-- TRECHO PARA LEITURA --
↓

Apesar dessa distanciação no que tange aos principais critérios de
noticiabilidade, o evento “mortos pela COVID”, de certa forma, unifica as pautas nas
datas já referenciadas. Porém, o evento apresenta construção distintas, o que nos
permite enriquecer o debate acerca do assunto.
Partimos, então, de uma análise dessas capas no que tange a todos seus
elementos de composição (textos, cores, imagens, diagramação) para compreender
como a narrativa dos números crescentes de mortos é criada por essas publicações.
Recorremos, para fins de análise, a COLLARO (2007), CHARAUDEAU (2012),
GUIMARÃES (2003). Nesse aspecto, as análises recorreram a todos elementos gráficos
utilizados pelas publicações para retratar a morte nesses cinco momentos da pandemia,
tais como cores, diagramação, textos, fotografias ou ilustrações. Assim, consideramos
todos recursos disponíveis para os editores no momento de fazer dos números um
acontecimento capaz de afetar seus leitores.
Considerando que o jornalismo é parte integrante do tecido social, está inserido
na sociedade e “congrega os múltiplos dispositivos através dos quais a sociedade produz
e faz circular suas informações e representações”. (FRANÇA, 2012, p.11-12), lado a
lado, as capas selecionadas criam uma sequência narrativa que buscam não só informar
a respeito do número crescente de mortos, mas tece-se uma possível busca por eleger
responsáveis por essas mortes a partir da construção dessas primeiras páginas que,
mesmo separadas por lapsos temporais, acionam a memória de seus leitores de forma
cíclica tão logo os números são atualizados.
Recorremos, também, CERTEAU (1998), para quem a forma de descrição do
cotidiano interfere na maneira de ser e como cada uma dessas pessoas irá atuar no
mundo. As manchetes colaboram nessa construção de como o cotidiano é percebido por
seus leitores, o que demonstrariam as intenções da publicação a partir da seleção das
imagens, cores e textos que compõem suas primeiras páginas. Trata-se da representação
de um “mundo possível” onde a doença é sinônimo de morte certa, já que, num curto
período de prazo, o salto nos números presentes em suas manchetes é exponencial.

↑

-- TRECHOS DOS REGISTROS --

↓

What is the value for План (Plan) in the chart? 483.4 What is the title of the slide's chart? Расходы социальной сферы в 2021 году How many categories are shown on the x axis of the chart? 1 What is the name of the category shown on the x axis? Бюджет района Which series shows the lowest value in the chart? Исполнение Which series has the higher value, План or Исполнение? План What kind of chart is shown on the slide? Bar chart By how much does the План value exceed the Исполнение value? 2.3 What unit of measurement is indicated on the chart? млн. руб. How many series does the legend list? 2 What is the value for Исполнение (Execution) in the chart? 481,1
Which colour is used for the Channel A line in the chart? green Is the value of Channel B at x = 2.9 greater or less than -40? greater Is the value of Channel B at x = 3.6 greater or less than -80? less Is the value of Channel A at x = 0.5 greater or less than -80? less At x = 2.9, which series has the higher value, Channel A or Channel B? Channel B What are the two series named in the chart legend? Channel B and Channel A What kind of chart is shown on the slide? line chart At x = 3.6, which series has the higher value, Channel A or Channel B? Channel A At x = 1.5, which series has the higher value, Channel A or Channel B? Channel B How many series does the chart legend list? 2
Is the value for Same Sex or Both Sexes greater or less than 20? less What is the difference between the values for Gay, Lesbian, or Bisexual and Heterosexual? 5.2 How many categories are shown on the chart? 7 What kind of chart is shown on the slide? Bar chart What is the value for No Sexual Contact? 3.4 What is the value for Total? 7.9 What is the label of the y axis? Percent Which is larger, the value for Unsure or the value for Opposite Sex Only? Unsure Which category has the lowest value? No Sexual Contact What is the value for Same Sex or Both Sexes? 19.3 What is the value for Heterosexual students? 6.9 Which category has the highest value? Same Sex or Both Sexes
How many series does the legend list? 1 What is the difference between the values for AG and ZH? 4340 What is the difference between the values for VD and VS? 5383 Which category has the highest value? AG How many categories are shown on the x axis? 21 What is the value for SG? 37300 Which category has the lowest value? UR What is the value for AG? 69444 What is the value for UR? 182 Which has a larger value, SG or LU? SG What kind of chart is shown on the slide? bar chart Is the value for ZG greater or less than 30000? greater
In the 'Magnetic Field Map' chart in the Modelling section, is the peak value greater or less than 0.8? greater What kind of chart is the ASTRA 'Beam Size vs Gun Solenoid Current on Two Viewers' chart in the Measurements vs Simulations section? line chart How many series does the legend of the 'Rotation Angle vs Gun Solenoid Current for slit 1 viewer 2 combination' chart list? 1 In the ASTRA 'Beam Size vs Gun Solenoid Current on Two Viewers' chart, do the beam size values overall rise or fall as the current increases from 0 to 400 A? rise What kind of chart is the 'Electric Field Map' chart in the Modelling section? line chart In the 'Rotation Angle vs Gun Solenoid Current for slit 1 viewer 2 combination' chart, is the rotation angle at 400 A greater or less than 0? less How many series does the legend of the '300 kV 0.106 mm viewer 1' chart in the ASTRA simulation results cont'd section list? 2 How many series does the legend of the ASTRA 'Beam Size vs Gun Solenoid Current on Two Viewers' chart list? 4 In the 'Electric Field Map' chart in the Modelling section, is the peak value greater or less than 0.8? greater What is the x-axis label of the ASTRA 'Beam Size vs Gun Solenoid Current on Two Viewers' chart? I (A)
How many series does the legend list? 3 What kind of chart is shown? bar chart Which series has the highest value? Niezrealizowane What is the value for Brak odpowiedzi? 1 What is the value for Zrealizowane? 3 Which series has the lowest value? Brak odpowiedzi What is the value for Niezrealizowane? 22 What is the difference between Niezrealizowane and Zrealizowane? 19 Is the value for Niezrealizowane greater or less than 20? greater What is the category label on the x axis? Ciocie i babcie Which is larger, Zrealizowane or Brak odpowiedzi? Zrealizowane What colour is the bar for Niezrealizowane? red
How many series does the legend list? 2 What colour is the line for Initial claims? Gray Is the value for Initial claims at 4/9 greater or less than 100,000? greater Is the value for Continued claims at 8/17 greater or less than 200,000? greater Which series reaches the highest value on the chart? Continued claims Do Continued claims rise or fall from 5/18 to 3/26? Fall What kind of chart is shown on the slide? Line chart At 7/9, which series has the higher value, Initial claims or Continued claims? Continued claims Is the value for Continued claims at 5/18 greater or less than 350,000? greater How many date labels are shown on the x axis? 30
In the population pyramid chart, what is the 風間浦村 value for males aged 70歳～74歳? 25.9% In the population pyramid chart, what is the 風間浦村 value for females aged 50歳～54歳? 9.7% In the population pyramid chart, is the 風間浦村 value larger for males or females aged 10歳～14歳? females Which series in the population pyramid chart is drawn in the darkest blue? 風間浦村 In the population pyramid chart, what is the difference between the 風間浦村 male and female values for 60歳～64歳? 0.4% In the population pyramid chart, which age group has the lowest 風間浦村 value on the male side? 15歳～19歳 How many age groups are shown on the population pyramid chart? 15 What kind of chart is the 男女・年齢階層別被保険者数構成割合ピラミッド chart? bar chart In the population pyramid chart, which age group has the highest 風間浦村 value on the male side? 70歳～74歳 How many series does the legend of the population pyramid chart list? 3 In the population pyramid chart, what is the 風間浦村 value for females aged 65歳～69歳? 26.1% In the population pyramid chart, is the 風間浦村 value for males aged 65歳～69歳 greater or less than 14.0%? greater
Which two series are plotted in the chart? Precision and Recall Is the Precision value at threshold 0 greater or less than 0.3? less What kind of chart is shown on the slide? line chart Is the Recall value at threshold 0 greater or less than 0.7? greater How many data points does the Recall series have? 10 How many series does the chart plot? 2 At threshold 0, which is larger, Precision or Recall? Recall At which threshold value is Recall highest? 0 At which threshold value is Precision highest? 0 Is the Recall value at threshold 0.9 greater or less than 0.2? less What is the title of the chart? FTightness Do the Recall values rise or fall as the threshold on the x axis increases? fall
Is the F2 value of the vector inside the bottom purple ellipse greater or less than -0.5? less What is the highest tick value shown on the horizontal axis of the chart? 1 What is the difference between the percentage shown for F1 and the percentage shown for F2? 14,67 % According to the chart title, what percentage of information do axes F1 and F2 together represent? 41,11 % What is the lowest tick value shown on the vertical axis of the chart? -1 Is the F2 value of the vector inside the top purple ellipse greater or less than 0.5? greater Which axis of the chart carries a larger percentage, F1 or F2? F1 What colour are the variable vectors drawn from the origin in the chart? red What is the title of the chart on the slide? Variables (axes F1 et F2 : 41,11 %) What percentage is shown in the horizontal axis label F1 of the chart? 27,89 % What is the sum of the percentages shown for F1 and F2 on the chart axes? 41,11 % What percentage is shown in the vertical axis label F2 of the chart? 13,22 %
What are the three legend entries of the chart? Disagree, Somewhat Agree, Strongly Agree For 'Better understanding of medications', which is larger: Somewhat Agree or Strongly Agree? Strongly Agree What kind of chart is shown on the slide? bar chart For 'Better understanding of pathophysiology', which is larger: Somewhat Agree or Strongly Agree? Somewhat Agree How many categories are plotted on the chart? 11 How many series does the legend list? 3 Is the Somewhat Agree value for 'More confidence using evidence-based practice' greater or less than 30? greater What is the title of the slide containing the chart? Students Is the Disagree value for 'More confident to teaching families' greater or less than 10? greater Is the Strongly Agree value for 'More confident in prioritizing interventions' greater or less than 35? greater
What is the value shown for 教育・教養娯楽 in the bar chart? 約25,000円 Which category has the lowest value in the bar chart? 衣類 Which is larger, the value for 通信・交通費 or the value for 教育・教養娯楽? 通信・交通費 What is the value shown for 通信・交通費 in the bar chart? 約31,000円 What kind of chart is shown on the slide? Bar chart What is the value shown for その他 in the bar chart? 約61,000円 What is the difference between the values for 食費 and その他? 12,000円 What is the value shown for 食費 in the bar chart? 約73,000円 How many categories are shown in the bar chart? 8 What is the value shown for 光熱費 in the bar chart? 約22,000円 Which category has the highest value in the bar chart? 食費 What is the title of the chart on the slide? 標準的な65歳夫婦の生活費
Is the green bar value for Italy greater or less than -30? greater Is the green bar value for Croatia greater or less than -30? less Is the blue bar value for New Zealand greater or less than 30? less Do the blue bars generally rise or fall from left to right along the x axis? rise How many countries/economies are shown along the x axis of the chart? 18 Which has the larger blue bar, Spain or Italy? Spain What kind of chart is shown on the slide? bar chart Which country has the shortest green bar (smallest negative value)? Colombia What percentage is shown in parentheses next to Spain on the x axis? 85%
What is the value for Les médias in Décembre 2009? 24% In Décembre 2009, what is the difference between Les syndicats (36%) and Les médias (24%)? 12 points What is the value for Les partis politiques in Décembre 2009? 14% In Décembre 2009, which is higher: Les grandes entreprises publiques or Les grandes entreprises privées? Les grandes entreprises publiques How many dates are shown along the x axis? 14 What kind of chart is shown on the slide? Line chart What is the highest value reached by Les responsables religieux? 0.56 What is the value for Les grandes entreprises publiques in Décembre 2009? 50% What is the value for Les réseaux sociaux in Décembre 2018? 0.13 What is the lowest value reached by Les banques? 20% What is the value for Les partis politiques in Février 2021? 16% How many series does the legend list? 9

↑

-- QUESTÕES DE ESTUDO --
(1) No texto sobre as capas, reescreva a passagem entre "Partimos, então, de" e "afetar seus leitores.", inclusive, substituindo "editores" por "jornalistas".
(2) Segundo o texto sobre as capas, em quantos momentos da pandemia as publicações retrataram a morte?

-- RESPOSTAS DO EXERCÍCIO --
(1)
Partimos, então, de uma análise dessas capas no que tange a todos seus
elementos de composição (textos, cores, imagens, diagramação) para compreender
como a narrativa dos números crescentes de mortos é criada por essas publicações.
Recorremos, para fins de análise, a COLLARO (2007), CHARAUDEAU (2012),
GUIMARÃES (2003). Nesse aspecto, as análises recorreram a todos elementos gráficos
utilizados pelas publicações para retratar a morte nesses cinco momentos da pandemia,
tais como cores, diagramação, textos, fotografias ou ilustrações. Assim, consideramos
todos recursos disponíveis para os jornalistas no momento de fazer dos números um
acontecimento capaz de afetar seus leitores.

(2) Em cinco momentos.